# New CT Betta



## dolifisis (Sep 27, 2006)

I got rid of my fish last year before leaving on a vacation to Vietnam therefore I've been absent for a while. Just got a new CT so I hope this link works. 

http://i253.photobucket.com/albums/hh50/rerun1982/Fish/Betta2-1.jpg
http://i253.photobucket.com/albums/hh50/rerun1982/Fish/sabre3144.jpg


----------



## ZebraDanio12 (Jun 17, 2011)

Man hes a beauty! I hope to get another betta tomorrow.


----------



## adamxatomic (Oct 6, 2011)

He's a pretty MG CT.
Where did you get him?


----------



## Betta man (Mar 25, 2011)

Yeah, he's nice. I was also wondering where you got him?


----------



## Guest (Oct 16, 2011)

he got it from Viet. nice CT very pretty color, now go breed him 

i saw a DT PK at petco with the same color.


----------



## dolifisis (Sep 27, 2006)

He came by way of Thailand. I'm not a breeder. I don't have the space or patience for it


----------



## konstargirl (Dec 2, 2009)

He's gorgoeus!! >< What are you going to name him?
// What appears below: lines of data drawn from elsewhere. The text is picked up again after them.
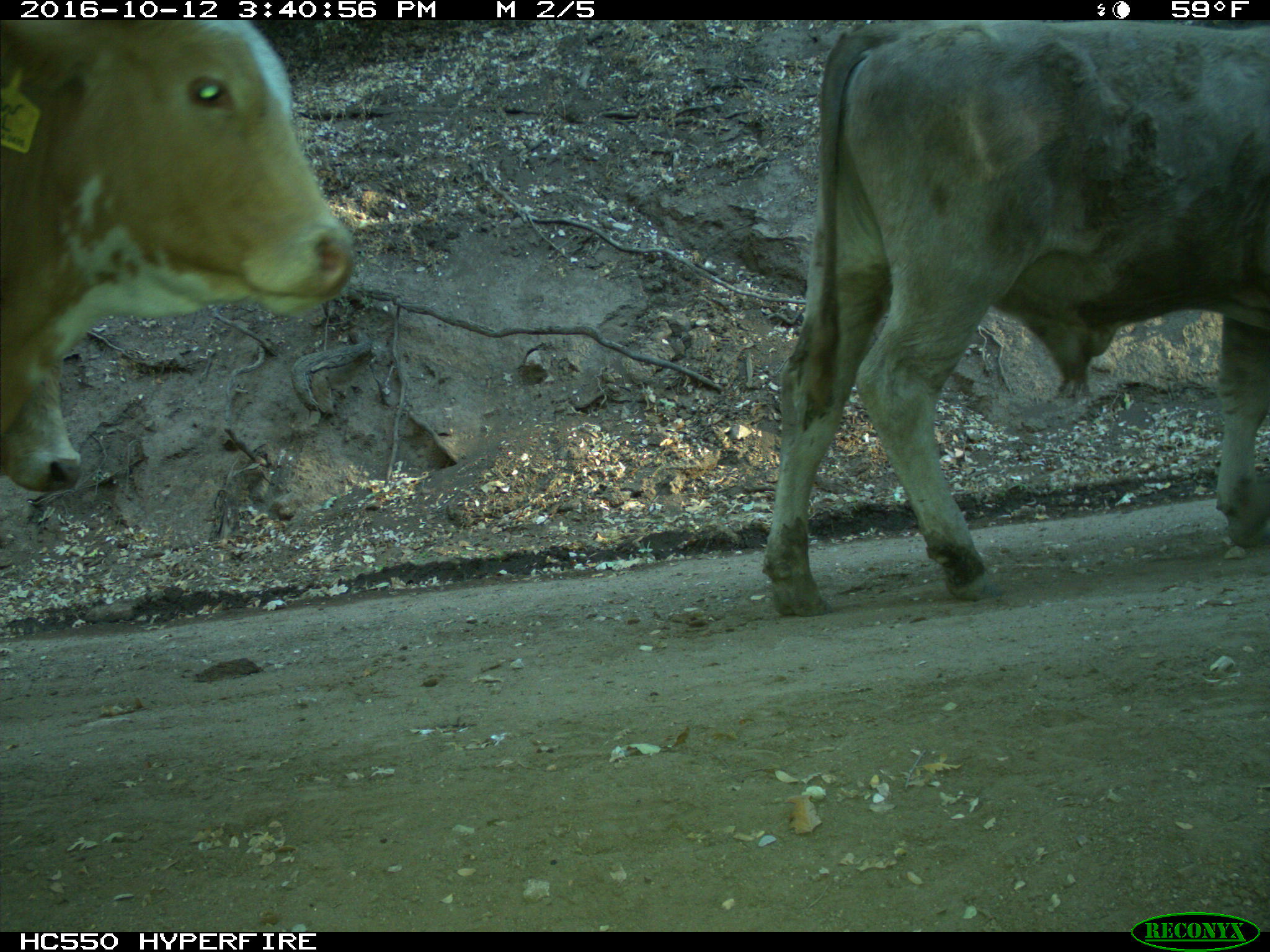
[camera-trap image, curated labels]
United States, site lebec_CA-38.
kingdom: Animalia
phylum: Chordata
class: Mammalia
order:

Every betta should have a name.


----------



## adamxatomic (Oct 6, 2011)

Name him Mugas.
Short for Mustard Gas. =D


----------



## ZebraDanio12 (Jun 17, 2011)

Im so jealous, I've been looking at all the bettas every petstore I go to....haven't found the ONE yet. well actually number two. I have another betta. im just looking for a special one like my other.


----------



## dolifisis (Sep 27, 2006)

I know he is pretty! I had 3 picked out and my friends helped me choose this one. He's the colors of our hockey team. Hence they named him Sabre. The other 2 I liked were more of a black and red.


----------